How Does the Physical Size of the Antennas in a Radio Interferometer Affect its Sensitivity?
Question:
I know that interconnecting widely spaced radio telescopes results in a virtual size of a telescope that equals the distance of the interconnected telescopes (up to earth diameter) and achieves a resolution much more than optical telescopes.
Now my question: What is the physical background for the fact that I need just a few (far from each other) receiver to achieve this, though between the several radio telescopes is “nothing”, that means that there are no more recipients than these few „edge telescopes“ and therefore only a few signals from the edge areas of the virtual telescope are available ?

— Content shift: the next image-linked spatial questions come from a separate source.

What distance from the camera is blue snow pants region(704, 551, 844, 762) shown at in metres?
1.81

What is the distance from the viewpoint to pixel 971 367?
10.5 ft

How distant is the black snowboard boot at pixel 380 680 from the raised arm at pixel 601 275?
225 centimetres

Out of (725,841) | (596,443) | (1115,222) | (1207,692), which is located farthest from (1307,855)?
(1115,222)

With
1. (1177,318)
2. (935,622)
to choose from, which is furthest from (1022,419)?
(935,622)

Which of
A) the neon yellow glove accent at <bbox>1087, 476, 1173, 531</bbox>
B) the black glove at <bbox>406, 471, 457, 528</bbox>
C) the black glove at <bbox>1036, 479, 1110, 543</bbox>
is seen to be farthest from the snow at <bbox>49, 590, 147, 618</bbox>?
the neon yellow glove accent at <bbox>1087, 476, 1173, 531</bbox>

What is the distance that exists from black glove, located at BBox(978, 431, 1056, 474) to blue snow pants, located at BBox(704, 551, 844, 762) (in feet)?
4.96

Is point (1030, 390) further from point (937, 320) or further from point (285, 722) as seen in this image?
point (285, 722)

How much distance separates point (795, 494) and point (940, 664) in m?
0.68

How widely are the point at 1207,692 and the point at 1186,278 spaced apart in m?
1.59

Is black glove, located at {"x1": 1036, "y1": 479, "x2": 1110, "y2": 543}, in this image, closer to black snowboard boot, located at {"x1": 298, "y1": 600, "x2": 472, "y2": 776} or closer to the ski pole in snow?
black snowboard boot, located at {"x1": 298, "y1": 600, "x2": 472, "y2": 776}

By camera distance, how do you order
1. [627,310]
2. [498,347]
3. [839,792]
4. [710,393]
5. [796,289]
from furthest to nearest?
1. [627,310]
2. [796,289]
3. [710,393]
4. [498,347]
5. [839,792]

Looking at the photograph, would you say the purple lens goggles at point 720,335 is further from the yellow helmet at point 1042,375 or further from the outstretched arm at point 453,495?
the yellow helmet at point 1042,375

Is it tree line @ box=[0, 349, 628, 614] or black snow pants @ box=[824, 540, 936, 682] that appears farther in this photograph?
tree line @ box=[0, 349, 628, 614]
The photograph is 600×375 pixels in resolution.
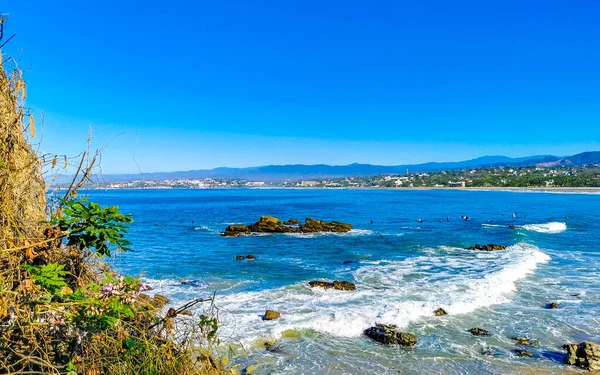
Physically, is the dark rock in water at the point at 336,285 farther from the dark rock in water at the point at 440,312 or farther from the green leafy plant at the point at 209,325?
the green leafy plant at the point at 209,325

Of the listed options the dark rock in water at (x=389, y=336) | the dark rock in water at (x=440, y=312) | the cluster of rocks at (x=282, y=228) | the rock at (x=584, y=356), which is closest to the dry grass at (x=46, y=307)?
the dark rock in water at (x=389, y=336)

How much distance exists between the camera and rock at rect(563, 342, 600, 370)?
10.1 m

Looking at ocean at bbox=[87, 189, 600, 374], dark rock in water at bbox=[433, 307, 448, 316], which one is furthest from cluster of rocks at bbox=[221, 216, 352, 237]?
dark rock in water at bbox=[433, 307, 448, 316]

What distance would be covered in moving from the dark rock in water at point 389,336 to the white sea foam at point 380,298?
0.49m

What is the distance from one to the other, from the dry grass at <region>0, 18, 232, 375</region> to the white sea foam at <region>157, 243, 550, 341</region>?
18.3 feet

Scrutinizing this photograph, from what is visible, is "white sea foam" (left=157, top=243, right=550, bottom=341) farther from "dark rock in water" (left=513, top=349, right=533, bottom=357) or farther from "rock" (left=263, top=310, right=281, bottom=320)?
"dark rock in water" (left=513, top=349, right=533, bottom=357)

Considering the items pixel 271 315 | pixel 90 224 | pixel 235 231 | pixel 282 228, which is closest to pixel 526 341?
pixel 271 315

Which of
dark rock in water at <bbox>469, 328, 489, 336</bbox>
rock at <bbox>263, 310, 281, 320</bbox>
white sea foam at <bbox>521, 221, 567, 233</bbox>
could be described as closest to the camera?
dark rock in water at <bbox>469, 328, 489, 336</bbox>

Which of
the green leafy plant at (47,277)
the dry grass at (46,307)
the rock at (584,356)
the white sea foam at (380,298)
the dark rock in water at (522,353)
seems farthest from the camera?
the white sea foam at (380,298)

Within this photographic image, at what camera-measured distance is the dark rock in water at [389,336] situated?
39.5 ft

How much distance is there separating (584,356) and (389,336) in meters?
5.15

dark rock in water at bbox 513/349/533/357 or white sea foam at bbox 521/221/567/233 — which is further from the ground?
dark rock in water at bbox 513/349/533/357

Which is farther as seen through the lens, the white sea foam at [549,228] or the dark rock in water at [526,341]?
the white sea foam at [549,228]

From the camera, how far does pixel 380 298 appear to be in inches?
663
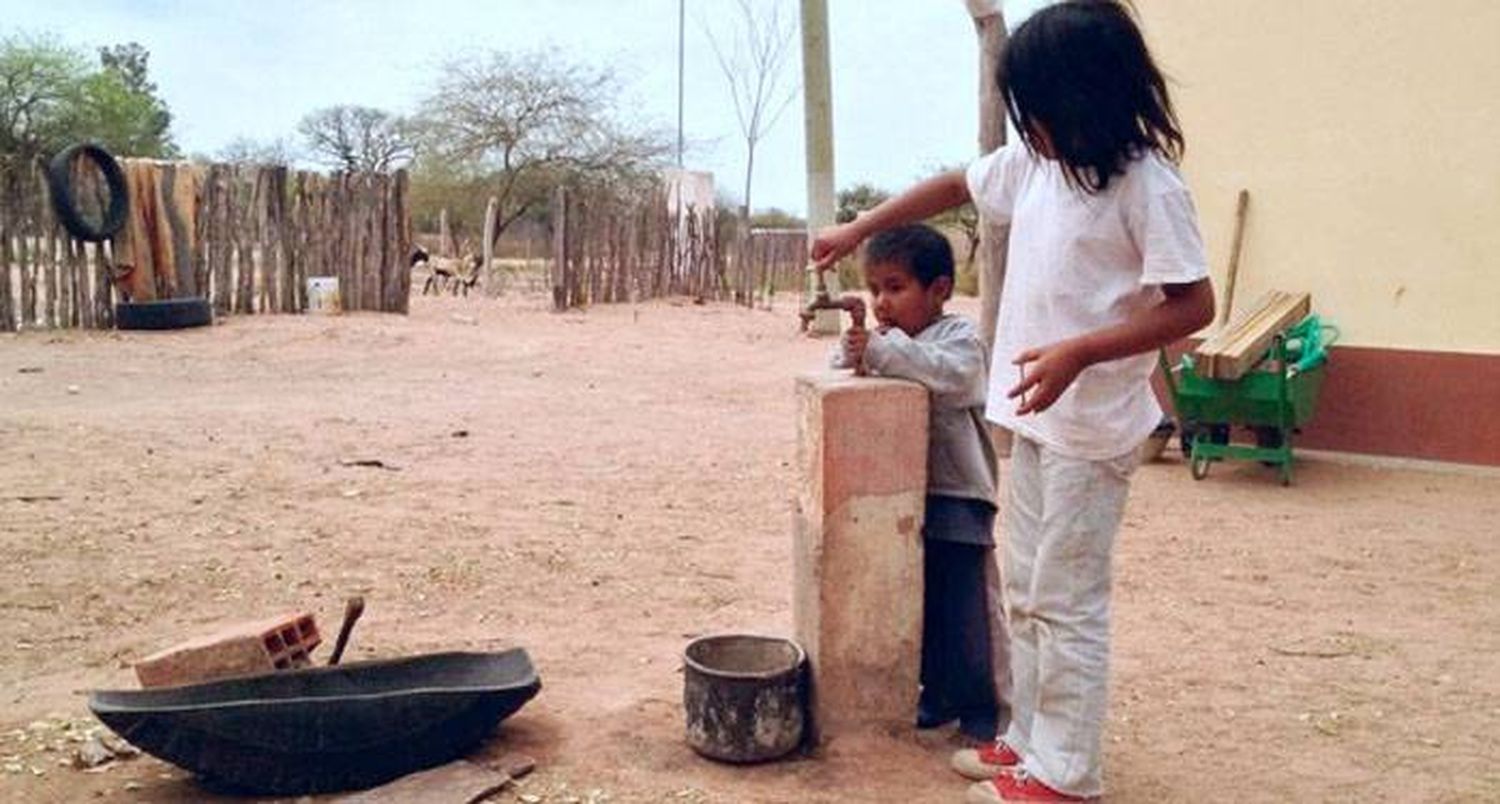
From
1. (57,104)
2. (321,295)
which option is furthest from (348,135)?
(321,295)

Thank you in advance for your answer
Answer:
This question is closely related to a question that we have answered previously about how a radio telescope interferometer works. As you correctly point out, the resolution that a radio telescope interferometer can achieve is proportional to the separation between the antennas, where the farther apart you place the antennas the higher the spatial resolution (or, equivalently, the finer the detail you can see in an astronomical object). The amount of collecting area in the array, though, affects how sensitive the interferometer is to astronomical signals. The collecting is equivalent to the sum of the reflecting surface areas of all of the antennas in an interferometer. The larger the collecting area, the weaker the astronomical signal that the interferometer can detect. Therefore, one tries to make the antennas in an interferometer as large as they can possibly be while also spreading them out as far apart as possible to maximize both sensitivity and resolution.